Have you ever thought about it? What is really common between China, oil and the steel industry? Plenty, some people say. In reality, these diverse entities may have several things in common: Anxious faces, unsteady guts and a nail-biting tendency. This is, perhaps, what they all share in common.

As we talk, you are probably planning to have a skiing session out on the slopes of the Alps in Switzerland, or some other fancy place. It is understandable that, at such times, you probably do not want to hear the term recession mentioned. Of course, if you are a banking mandarin planning to get more interest over money belonging to others, such a word is not welcome either.

Yes, who can doubt that China is today one of the world's secret superpowers? For this reason, if China is ridden with the smallest issues that some may think is not significant, the ballooning effect in the world economy could be truly devastating. They could be some huge challenges lurking on the way. The changes can be quite compelling as well. The trials might be both short-term and long term. In this situation, who will be able to lift his head out of the deep economic abyss?

Some also ask: What is really going on? Interestingly, some have made their case claiming that in the next few months or years, the world will have less demand for fuel. But this might just be a mere hypothesis. In the midst of this, a valid question comes: Is the world becoming gradually less dependent on oil from the Middle East? Can this really happen? If this is so, the prices will drop with less demand. Even so, many areas of the world economy are usually affected adversely when the prices drop in this manner.

But the world market is generally affected by so many factors other than the price of oil. Truly the world shares and stocks are not just affected by the uncertain oil market. Other significant areas of the economy are getting affected by the day. One of this is a celebrated giant in the name of the mining industry. Consider countries like Brazil, Russia and South Africa. In these countries, the prices of mining shares have been steadily dropping over the years. With this trend, you can guess that after a while, the overall prices of ordinary commodities will follow suit and drop significantly.

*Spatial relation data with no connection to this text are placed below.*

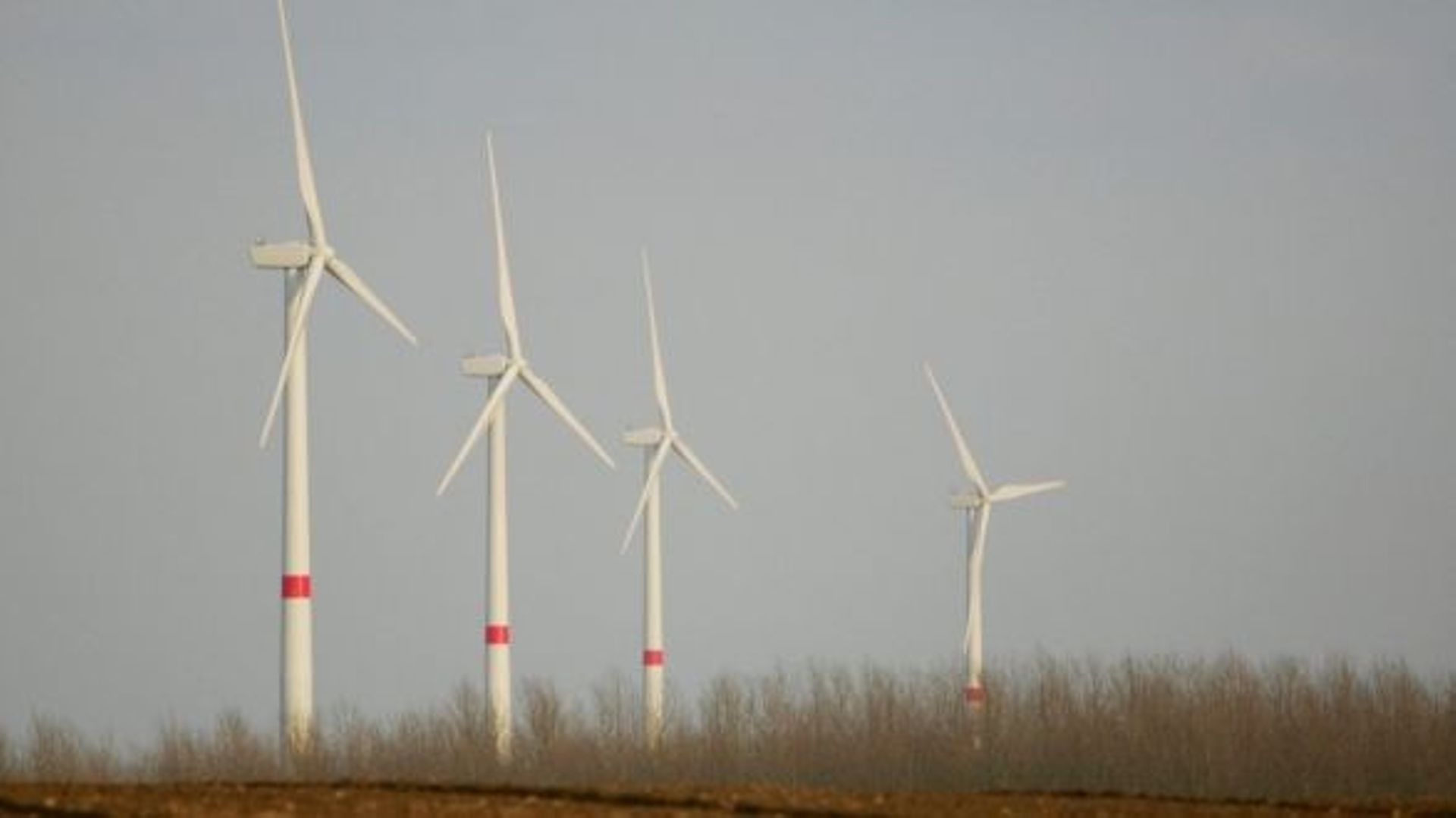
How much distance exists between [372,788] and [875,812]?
5581 mm

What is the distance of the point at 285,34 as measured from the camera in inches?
1914

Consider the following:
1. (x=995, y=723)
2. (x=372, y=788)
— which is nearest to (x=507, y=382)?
(x=995, y=723)

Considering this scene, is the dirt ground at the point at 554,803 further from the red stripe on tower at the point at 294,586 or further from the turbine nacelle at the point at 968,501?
the turbine nacelle at the point at 968,501

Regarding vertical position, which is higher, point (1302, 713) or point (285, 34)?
point (285, 34)

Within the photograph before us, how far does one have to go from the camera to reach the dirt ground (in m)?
25.6

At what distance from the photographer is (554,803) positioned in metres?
27.1

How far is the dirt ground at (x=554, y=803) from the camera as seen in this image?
25.6 m

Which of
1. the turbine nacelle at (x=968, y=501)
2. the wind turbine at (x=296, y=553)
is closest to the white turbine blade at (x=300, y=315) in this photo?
the wind turbine at (x=296, y=553)

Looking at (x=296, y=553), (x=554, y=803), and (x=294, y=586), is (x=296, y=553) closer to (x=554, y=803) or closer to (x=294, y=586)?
(x=294, y=586)

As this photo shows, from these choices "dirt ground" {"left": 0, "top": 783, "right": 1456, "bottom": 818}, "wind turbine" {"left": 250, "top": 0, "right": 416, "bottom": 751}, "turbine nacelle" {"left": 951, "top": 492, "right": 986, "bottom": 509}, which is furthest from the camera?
"turbine nacelle" {"left": 951, "top": 492, "right": 986, "bottom": 509}

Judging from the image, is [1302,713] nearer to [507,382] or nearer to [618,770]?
[618,770]

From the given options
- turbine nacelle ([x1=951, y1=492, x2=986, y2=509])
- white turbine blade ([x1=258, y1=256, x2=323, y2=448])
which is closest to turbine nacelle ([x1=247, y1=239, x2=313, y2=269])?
white turbine blade ([x1=258, y1=256, x2=323, y2=448])

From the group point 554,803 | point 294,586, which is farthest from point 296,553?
point 554,803

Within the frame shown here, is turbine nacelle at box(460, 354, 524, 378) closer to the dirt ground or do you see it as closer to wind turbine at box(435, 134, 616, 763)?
wind turbine at box(435, 134, 616, 763)
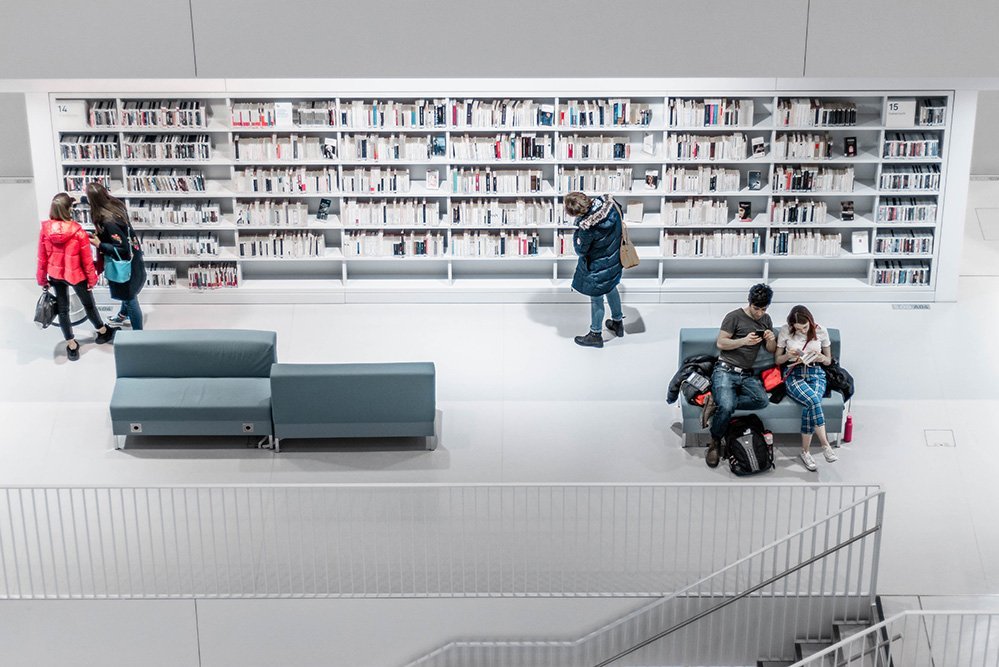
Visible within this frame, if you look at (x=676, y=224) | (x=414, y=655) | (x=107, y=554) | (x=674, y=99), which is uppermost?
(x=674, y=99)

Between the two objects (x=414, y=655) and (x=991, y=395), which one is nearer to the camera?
(x=414, y=655)

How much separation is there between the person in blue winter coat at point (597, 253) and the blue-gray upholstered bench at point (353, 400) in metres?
1.83

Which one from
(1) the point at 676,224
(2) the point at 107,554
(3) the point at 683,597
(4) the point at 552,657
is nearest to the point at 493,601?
(4) the point at 552,657

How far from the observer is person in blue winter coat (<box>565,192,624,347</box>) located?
1016cm

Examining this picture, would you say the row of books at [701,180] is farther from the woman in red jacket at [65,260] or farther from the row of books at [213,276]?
the woman in red jacket at [65,260]

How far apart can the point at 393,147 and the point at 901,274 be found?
4.17m

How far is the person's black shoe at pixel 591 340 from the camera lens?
34.5 feet

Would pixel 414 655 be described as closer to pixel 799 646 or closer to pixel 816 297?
pixel 799 646

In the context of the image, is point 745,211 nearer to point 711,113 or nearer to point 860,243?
point 711,113

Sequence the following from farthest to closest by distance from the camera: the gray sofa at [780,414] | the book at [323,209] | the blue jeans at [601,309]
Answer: the book at [323,209] → the blue jeans at [601,309] → the gray sofa at [780,414]

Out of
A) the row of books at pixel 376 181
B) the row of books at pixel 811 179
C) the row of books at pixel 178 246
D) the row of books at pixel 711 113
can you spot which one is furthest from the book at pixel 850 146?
the row of books at pixel 178 246

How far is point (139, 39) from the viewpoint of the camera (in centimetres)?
744

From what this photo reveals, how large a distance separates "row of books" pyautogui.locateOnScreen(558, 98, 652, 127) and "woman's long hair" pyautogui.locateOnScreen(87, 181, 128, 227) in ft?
11.3

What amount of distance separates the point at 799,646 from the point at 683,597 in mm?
695
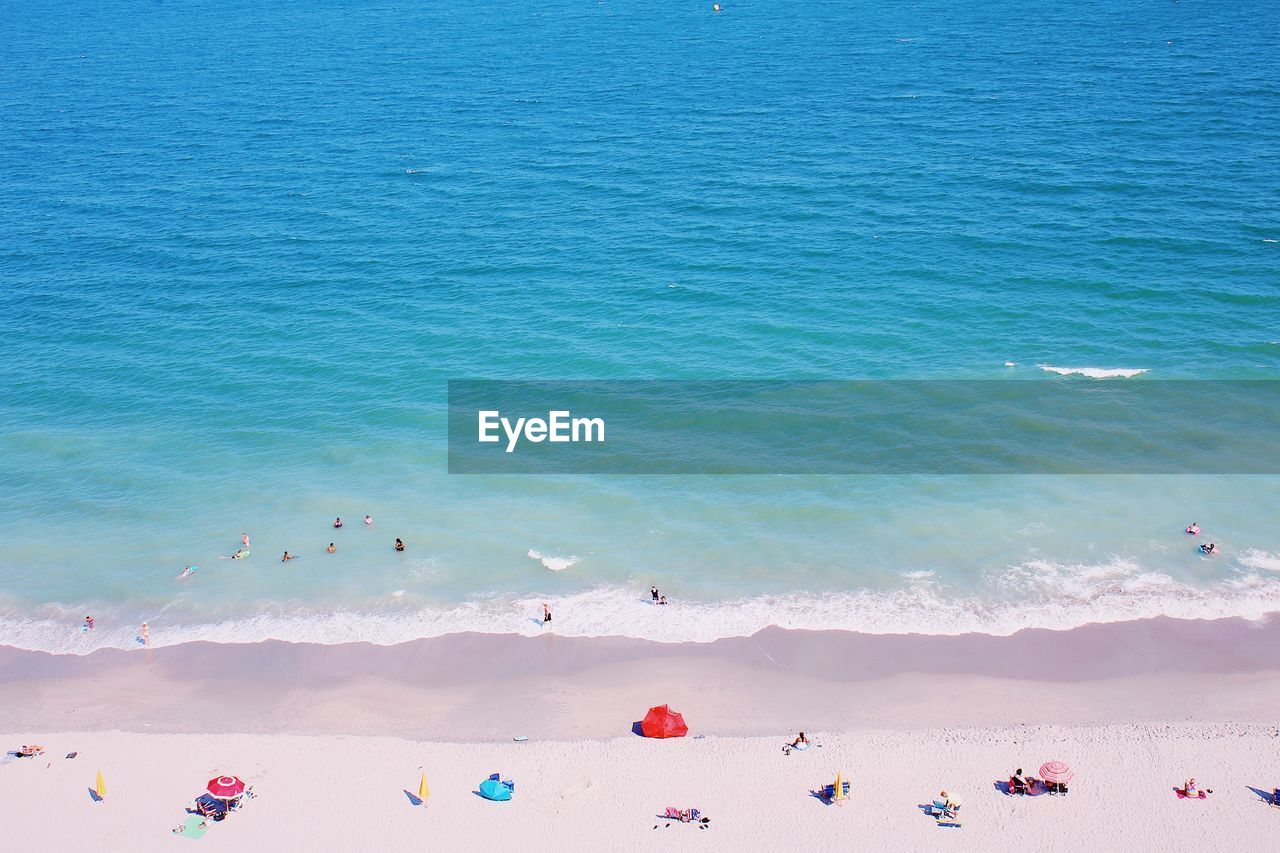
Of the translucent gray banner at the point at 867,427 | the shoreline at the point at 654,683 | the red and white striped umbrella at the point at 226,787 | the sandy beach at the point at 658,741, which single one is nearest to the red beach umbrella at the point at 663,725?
the sandy beach at the point at 658,741

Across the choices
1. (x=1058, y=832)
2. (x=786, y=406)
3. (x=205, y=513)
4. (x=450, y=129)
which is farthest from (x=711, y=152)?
(x=1058, y=832)

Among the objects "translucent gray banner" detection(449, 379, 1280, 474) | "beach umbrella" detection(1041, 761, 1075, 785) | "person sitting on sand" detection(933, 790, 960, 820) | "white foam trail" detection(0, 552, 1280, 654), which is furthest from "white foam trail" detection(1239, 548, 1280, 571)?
"person sitting on sand" detection(933, 790, 960, 820)

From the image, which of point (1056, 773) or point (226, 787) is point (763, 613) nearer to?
point (1056, 773)

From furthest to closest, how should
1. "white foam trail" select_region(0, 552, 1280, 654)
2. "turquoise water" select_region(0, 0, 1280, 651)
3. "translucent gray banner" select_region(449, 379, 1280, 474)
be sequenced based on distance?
"translucent gray banner" select_region(449, 379, 1280, 474)
"turquoise water" select_region(0, 0, 1280, 651)
"white foam trail" select_region(0, 552, 1280, 654)

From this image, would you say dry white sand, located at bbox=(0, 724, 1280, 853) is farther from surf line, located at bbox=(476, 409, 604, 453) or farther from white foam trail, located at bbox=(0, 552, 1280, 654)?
surf line, located at bbox=(476, 409, 604, 453)

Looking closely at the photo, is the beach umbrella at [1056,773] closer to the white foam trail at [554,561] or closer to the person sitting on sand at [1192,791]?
the person sitting on sand at [1192,791]

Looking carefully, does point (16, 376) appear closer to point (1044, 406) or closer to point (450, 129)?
point (450, 129)
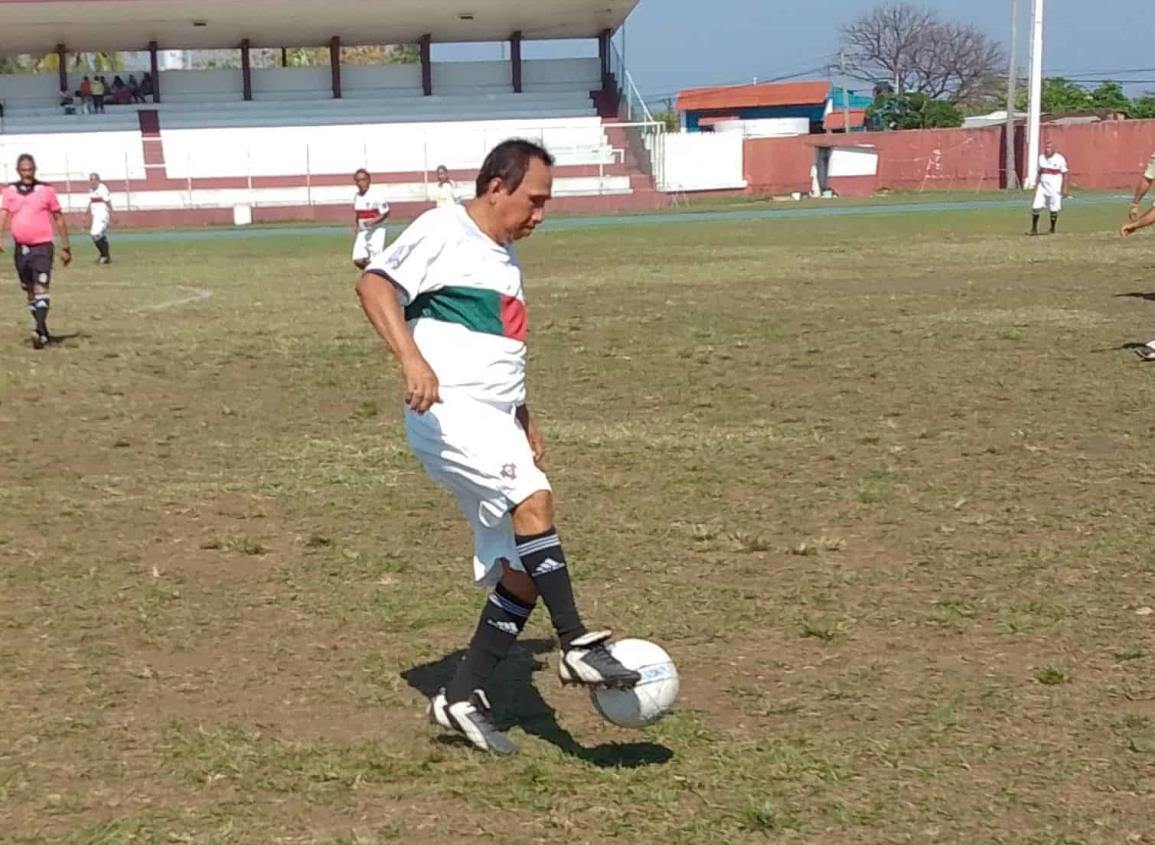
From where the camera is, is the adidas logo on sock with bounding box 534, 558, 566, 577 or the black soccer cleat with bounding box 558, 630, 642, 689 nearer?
the black soccer cleat with bounding box 558, 630, 642, 689

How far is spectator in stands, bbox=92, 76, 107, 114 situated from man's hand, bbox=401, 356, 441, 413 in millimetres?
61152

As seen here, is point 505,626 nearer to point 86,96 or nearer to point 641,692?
point 641,692

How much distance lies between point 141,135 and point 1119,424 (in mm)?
54790

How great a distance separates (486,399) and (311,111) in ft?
194

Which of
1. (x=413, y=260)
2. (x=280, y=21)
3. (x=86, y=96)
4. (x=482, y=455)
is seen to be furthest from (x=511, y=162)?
(x=86, y=96)

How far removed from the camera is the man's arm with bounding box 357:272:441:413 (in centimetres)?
470

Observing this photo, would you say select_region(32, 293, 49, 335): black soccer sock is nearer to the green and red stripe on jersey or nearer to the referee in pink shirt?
the referee in pink shirt

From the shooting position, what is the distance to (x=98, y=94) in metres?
62.4

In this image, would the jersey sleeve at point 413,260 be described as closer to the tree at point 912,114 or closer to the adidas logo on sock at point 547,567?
the adidas logo on sock at point 547,567

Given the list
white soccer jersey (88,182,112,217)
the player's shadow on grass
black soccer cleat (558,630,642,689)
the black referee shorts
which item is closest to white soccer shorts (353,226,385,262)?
the black referee shorts

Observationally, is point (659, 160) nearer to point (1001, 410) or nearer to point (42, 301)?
point (42, 301)

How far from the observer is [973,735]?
16.9 ft

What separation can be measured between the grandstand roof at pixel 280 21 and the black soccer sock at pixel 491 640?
5805cm

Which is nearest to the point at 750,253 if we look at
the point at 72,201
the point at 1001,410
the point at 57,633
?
the point at 1001,410
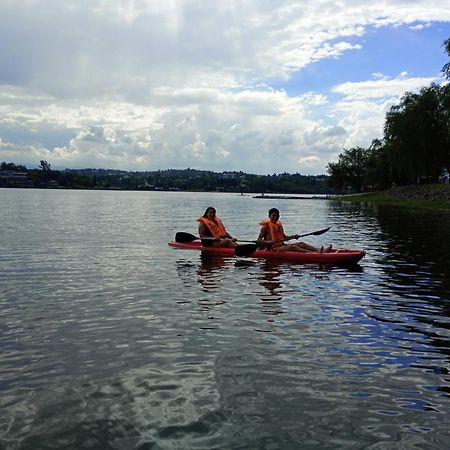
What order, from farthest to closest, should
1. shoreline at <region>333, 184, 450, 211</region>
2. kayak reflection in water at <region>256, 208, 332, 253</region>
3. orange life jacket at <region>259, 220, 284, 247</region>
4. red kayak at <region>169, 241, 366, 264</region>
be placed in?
1. shoreline at <region>333, 184, 450, 211</region>
2. orange life jacket at <region>259, 220, 284, 247</region>
3. kayak reflection in water at <region>256, 208, 332, 253</region>
4. red kayak at <region>169, 241, 366, 264</region>

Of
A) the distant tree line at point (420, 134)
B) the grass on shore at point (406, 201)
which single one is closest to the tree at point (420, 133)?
the distant tree line at point (420, 134)

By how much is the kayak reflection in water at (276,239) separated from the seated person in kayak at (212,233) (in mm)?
1727

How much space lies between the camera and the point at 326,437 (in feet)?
19.7

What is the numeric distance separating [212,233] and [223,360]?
549 inches

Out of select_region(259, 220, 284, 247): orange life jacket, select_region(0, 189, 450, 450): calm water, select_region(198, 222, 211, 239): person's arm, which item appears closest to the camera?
select_region(0, 189, 450, 450): calm water

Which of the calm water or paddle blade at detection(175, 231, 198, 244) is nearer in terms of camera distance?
the calm water

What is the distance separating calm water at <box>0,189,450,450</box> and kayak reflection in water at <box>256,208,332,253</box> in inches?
129

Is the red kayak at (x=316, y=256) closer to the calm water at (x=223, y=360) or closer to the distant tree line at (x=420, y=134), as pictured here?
the calm water at (x=223, y=360)

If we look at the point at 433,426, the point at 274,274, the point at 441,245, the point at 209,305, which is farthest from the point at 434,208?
the point at 433,426

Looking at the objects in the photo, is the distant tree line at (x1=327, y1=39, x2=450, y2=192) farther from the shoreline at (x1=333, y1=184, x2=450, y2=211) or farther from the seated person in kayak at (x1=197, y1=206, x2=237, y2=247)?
the seated person in kayak at (x1=197, y1=206, x2=237, y2=247)

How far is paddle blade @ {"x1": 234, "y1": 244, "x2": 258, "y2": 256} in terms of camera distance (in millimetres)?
20047

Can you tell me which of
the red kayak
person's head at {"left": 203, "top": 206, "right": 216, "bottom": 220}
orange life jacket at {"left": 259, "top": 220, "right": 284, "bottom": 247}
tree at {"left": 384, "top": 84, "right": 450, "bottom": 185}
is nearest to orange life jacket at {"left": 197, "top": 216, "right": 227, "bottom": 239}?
person's head at {"left": 203, "top": 206, "right": 216, "bottom": 220}

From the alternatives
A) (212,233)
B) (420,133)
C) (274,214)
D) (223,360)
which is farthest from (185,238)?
(420,133)

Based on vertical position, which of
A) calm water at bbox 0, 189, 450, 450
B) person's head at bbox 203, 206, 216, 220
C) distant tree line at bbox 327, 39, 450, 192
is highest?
distant tree line at bbox 327, 39, 450, 192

Have you heard of the cataclysmic term, Armageddon? Yes, to many people Armageddon means destruction, utter loss, disaster. Today, some major financial authorities are pulling in all directions in the attempt to catch up with the perpetually slipping prices of stocks. An Armageddon in the making?

Nevertheless, in the midst of all these, shouldn't we be optimistic? We expect that the world economy will rise up again, like the proverbial phoenix, at the end of the day. Nevertheless, the journey is filled with lots of challenges. While we all love to be optimistic, it might be wise to entertain what many call ‘a guarded optimism'. The signs are crystal clear: there could actually be another round of world recession looming on the wings.

At one time, in recent years, the world economy was estimated to grow at the rate of 3.1%. Nevertheless, several factors eventually worked against this initial positive trend. The highly delicate economies of nations like Brazil, Russia, coupled with the Chinese crisis as well as trouble at the US Federal Reserve Bank all combined to spell doom for the momentary glad tidings.

Where, then, will we get some real good news? Only the passage of time will tell.